[Source document start]
Circuit Decomposition
Universality: Circuit Decomposition
This notebook is from IBM Challange 2020 GitHub
Wow! If you managed to solve the first three exercises, congratulations! The fourth problem is supposed to puzzle even the quantum experts among you, so don’t worry if you cannot solve it. If you can, hats off to you!
You may recall from your quantum mechanics course that quantum theory is unitary. Therefore, the evolution of any (closed) system can be described by a unitary. But given an arbitrary unitary, can you actually implement it on your quantum computer?
Every gate you run on the IBM Quantum Experience is transpiled into single qubit rotations and CNOT (CX) gates. We know that these constitute a universal gate set, which implies that any unitary can be implemented using only these gates. However, in general it is not easy to find a good decomposition for an arbitrary unitary. Your task is to find such a decomposition.
You are given the following unitary:
import numpy as np
from qiskit import Aer, QuantumCircuit, execute
from qiskit.visualization import plot_histogram
from IPython.display import display, Math, Latex
from may4_challenge.ex1 import return_state, vec_in_braket, statevec
from may4_challenge.ex4 import check_circuit, submit_circuit
from qiskit.compiler import transpile
import seaborn as sns
sns.set()
import matplotlib.pyplot as plt
Provided Unitary Matrix
from may4_challenge.ex4 import get_unitary
U = get_unitary()
# print(U)
print("U has shape", U.shape)
U has shape (16, 16)
Trial Zero
iqc = QuantumCircuit(4)
iqc.iso(U, [0,1,2,3], [])
tiqc = transpile(iqc, basis_gates=['u3', 'cx'],optimization_level = 2)
check_circuit(tiqc)
Circuit stats:
||U-V||_2 = 4.2634217757239e-14
(U is the reference unitary, V is yours, and the global phase has been removed from both of them).
Cost is 1663
Something is not right with your circuit: the cost of the circuit is too high (above 1600)
[Source document end]
[Extracted entries start]
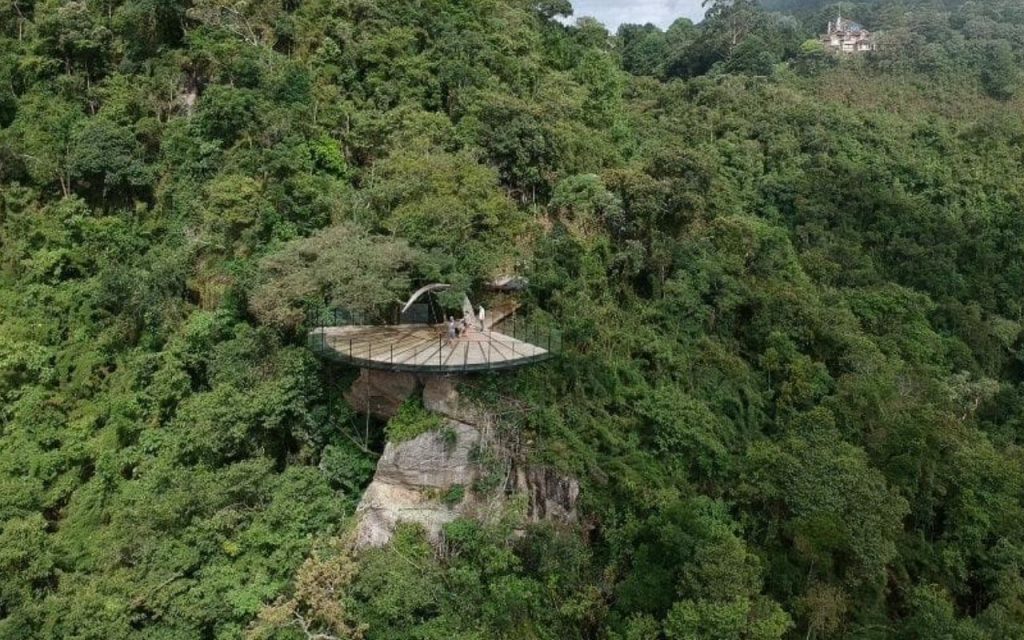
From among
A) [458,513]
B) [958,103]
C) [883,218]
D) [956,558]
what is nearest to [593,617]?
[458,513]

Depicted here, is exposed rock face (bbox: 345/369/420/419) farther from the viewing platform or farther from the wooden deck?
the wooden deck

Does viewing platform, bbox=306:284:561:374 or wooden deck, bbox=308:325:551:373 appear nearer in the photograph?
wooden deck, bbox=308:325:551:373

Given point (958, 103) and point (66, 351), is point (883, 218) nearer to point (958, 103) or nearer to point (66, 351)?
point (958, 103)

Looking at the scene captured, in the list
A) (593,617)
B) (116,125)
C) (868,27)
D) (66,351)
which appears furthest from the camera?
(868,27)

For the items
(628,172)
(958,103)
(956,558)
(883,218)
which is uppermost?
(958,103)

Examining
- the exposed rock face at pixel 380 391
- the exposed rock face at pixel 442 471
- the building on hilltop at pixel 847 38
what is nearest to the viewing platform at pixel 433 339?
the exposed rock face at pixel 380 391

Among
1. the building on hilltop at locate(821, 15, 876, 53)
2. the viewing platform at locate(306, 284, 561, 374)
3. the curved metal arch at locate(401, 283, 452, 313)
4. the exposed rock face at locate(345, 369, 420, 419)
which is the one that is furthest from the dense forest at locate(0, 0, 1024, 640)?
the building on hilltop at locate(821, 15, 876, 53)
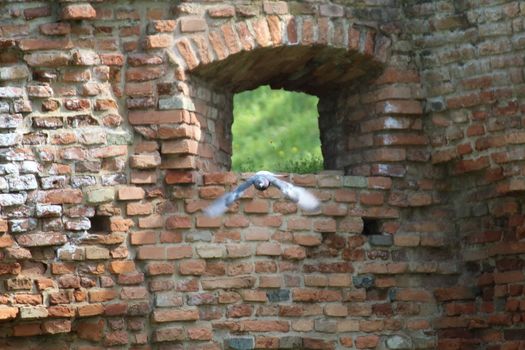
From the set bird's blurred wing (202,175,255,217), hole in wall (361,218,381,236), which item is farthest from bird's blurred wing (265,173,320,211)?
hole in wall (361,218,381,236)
[Extracted entries end]
[Extracted entries start]
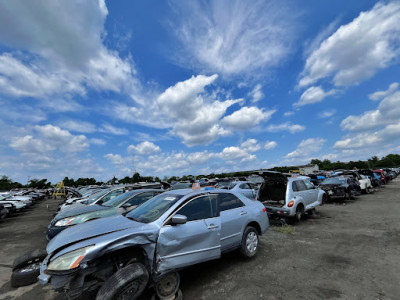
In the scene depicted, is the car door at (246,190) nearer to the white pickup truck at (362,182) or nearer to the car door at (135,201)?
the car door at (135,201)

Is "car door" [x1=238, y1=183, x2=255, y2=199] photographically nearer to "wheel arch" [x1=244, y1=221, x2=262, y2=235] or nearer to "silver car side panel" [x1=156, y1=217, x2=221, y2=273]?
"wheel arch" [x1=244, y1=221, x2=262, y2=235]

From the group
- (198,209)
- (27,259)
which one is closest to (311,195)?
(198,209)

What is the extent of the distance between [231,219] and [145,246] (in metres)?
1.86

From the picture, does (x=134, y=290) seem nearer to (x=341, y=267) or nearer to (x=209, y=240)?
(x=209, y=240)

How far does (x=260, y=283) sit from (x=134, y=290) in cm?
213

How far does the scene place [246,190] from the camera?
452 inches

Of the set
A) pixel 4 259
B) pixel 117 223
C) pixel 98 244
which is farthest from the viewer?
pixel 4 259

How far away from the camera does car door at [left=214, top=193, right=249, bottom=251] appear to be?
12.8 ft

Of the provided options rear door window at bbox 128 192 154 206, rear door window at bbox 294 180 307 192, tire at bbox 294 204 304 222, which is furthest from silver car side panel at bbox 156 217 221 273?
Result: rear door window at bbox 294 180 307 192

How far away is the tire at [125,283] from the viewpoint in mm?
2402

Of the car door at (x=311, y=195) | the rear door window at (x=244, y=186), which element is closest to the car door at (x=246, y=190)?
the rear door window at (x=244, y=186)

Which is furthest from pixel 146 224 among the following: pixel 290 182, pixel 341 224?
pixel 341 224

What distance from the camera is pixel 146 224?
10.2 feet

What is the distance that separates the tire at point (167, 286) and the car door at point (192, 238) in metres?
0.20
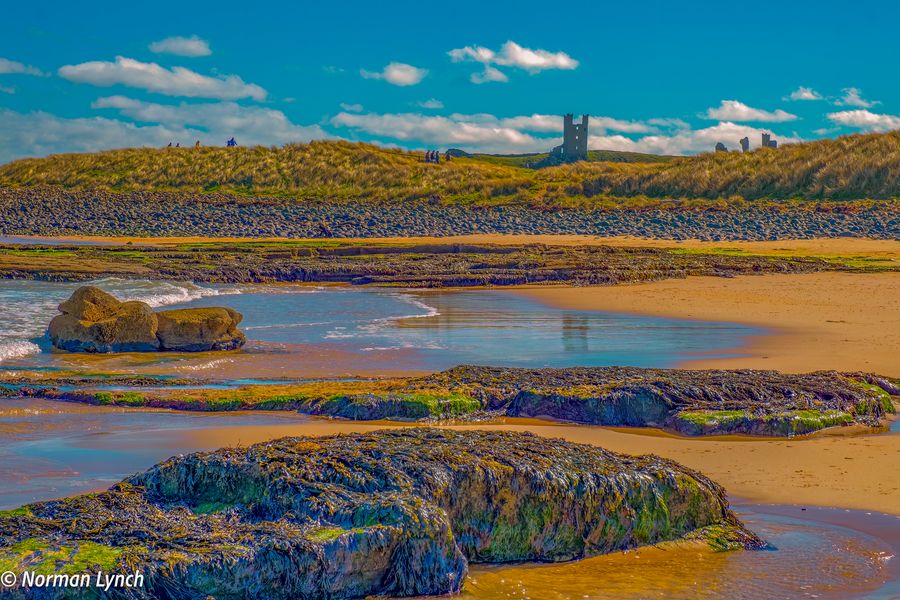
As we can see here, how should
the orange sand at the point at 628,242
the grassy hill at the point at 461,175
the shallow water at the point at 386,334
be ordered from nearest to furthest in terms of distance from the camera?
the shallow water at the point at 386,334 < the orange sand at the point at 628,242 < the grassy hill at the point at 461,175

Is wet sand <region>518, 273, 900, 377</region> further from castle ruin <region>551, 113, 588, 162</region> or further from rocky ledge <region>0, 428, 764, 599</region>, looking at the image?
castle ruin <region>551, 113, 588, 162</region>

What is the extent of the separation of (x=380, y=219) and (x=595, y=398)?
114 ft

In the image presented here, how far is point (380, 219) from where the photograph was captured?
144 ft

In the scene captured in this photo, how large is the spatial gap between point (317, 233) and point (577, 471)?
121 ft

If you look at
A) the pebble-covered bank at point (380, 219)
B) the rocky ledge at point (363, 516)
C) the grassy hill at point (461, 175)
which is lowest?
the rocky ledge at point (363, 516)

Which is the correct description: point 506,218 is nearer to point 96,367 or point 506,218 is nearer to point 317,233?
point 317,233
[Extracted entries end]
[Extracted entries start]
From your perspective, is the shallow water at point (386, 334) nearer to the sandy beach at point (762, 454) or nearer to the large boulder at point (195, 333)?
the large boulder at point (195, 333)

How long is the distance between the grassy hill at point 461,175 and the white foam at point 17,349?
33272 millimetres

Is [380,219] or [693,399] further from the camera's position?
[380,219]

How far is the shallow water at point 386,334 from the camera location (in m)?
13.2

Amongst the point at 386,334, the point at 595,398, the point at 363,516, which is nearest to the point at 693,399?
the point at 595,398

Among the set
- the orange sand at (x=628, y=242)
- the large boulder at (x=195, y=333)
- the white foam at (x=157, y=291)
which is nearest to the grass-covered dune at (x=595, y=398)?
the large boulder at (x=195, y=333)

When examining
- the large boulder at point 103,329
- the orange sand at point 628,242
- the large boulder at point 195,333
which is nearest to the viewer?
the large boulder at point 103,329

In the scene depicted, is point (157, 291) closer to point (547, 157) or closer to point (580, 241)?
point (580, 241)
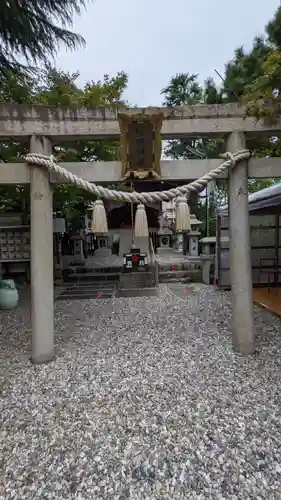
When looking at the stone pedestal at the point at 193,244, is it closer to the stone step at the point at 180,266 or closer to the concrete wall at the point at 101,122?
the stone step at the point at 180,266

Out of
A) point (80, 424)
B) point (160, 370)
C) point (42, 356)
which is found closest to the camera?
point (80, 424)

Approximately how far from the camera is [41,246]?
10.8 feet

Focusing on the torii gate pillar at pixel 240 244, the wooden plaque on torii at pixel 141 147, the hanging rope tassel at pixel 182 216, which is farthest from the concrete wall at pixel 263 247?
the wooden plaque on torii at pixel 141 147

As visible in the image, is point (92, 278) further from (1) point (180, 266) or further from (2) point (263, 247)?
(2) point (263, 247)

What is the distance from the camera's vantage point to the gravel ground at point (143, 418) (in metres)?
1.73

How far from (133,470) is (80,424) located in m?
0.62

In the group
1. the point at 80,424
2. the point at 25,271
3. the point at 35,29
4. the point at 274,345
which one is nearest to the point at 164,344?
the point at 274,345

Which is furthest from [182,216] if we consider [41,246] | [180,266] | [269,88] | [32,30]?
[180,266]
[Extracted entries end]
- Exercises to complete:
a) Reproduce the part of the circuit decomposition notebook that begins at the words "import matplotlib.pyplot as" and stops after "iqc = QuantumCircuit(4)", swapping "Trial Zero" for "First Attempt".
b) Name every function that the circuit decomposition notebook imports from the may4_challenge package.
c) Answer these questions using the circuit decomposition notebook:
(i) What shape is printed for U?
(ii) What cost is reported for the circuit?
(iii) Into which gates is every gate run on the IBM Quantum Experience transpiled?
The rows above are separate material and have no connection to the circuit decomposition notebook.

- Task answers:
a)
import matplotlib.pyplot as plt
Provided Unitary Matrix
from may4_challenge.ex4 import get_unitary
U = get_unitary()
# print(U)
print("U has shape", U.shape)
U has shape (16, 16)
First Attempt
iqc = QuantumCircuit(4)

b) return_state, vec_in_braket, statevec, check_circuit, submit_circuit, get_unitary

c)
(i) (16, 16)
(ii) 1663
(iii) Single qubit rotations and CNOT (CX) gates